- Extracted data
***

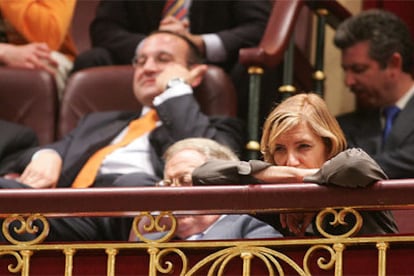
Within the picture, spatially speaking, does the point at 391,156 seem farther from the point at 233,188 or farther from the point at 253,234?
the point at 233,188

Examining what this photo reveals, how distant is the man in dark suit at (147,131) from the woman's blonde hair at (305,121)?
40cm

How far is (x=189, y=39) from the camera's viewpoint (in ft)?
7.41

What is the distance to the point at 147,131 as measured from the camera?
2141mm

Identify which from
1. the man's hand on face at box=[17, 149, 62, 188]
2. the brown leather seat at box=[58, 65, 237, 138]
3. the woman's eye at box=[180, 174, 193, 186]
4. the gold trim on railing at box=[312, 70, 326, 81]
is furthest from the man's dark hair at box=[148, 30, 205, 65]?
the woman's eye at box=[180, 174, 193, 186]

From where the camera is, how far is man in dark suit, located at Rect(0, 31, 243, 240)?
201cm

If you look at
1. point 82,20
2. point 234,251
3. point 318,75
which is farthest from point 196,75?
point 234,251

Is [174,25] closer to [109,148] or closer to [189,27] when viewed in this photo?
[189,27]

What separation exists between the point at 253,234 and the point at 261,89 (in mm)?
761

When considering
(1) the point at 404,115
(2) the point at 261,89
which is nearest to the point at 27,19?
(2) the point at 261,89

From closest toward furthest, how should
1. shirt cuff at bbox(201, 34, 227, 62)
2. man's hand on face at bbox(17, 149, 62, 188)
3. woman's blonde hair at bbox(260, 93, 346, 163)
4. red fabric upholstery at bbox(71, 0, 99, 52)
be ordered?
woman's blonde hair at bbox(260, 93, 346, 163) → man's hand on face at bbox(17, 149, 62, 188) → shirt cuff at bbox(201, 34, 227, 62) → red fabric upholstery at bbox(71, 0, 99, 52)

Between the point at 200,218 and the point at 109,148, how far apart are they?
1.58 feet

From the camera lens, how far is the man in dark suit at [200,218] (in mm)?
1575

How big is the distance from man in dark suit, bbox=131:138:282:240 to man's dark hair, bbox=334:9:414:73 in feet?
1.79

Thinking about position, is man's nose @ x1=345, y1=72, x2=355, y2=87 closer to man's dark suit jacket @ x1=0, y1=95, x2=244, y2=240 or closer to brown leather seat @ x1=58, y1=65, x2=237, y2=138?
Answer: man's dark suit jacket @ x1=0, y1=95, x2=244, y2=240
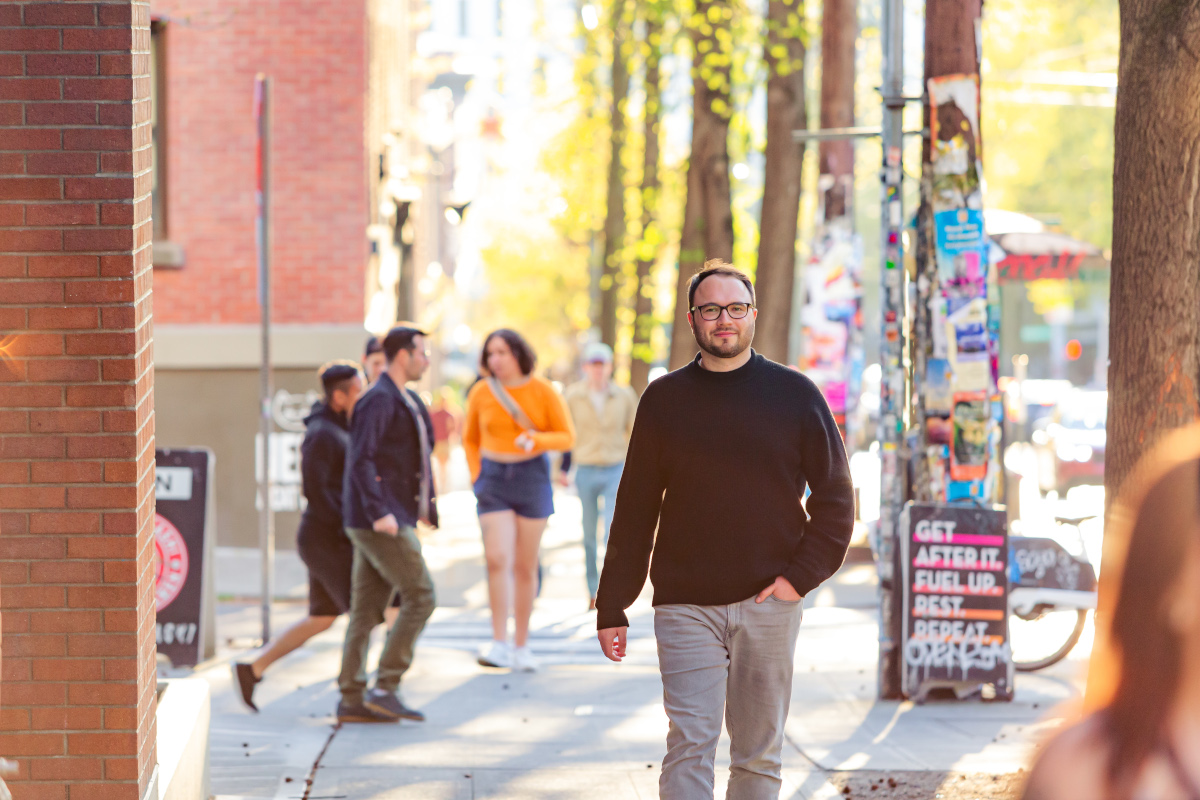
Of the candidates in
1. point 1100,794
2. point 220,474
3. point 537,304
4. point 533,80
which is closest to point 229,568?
point 220,474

***

- Do this
Copy out every one of the records above word for word, leaving out the pictures.

- Solution to the exercise
Within the picture, spatially speaking, does the point at 391,156 seem farther from the point at 233,188 or farther from the point at 253,234?
the point at 233,188

Examining what this photo reveals, how distant is the man in dark suit at (147,131) from the woman's blonde hair at (305,121)?
40cm

How far is (x=189, y=39) from the camera's viewpoint (in ft)?
7.41

What is the distance to the point at 147,131 as measured from the camera?
2141mm

Identify which from
1. the man's hand on face at box=[17, 149, 62, 188]
2. the brown leather seat at box=[58, 65, 237, 138]
3. the woman's eye at box=[180, 174, 193, 186]
4. the gold trim on railing at box=[312, 70, 326, 81]
is furthest from the man's dark hair at box=[148, 30, 205, 65]?
the woman's eye at box=[180, 174, 193, 186]

From where the camera is, how far is man in dark suit, located at Rect(0, 31, 243, 240)?
201cm

If you look at
1. point 82,20
2. point 234,251
3. point 318,75
which is farthest from point 196,75?
point 234,251

Is [174,25] closer to [109,148] or closer to [189,27] when viewed in this photo?
[189,27]

What separation exists between the point at 253,234 and the point at 261,89 (in mm)?
761

When considering
(1) the point at 404,115
(2) the point at 261,89
which is nearest to the point at 27,19?
(2) the point at 261,89

From closest toward furthest, how should
1. shirt cuff at bbox(201, 34, 227, 62)
2. man's hand on face at bbox(17, 149, 62, 188)
3. woman's blonde hair at bbox(260, 93, 346, 163)
4. red fabric upholstery at bbox(71, 0, 99, 52)
be ordered?
woman's blonde hair at bbox(260, 93, 346, 163) → man's hand on face at bbox(17, 149, 62, 188) → shirt cuff at bbox(201, 34, 227, 62) → red fabric upholstery at bbox(71, 0, 99, 52)

Between the point at 200,218 and the point at 109,148, how far apart are they?
1.58 feet

From the camera lens, how far is the man in dark suit at [200,218] (in mm)?
1575

How big is the distance from man in dark suit, bbox=131:138:282:240 to man's dark hair, bbox=334:9:414:73 in feet?
1.79

Thinking about position, is man's nose @ x1=345, y1=72, x2=355, y2=87 closer to man's dark suit jacket @ x1=0, y1=95, x2=244, y2=240 or closer to brown leather seat @ x1=58, y1=65, x2=237, y2=138?
Answer: man's dark suit jacket @ x1=0, y1=95, x2=244, y2=240
Of the candidates in
1. point 1100,794
2. point 220,474
3. point 537,304
4. point 533,80
which is closest to point 229,568?
point 220,474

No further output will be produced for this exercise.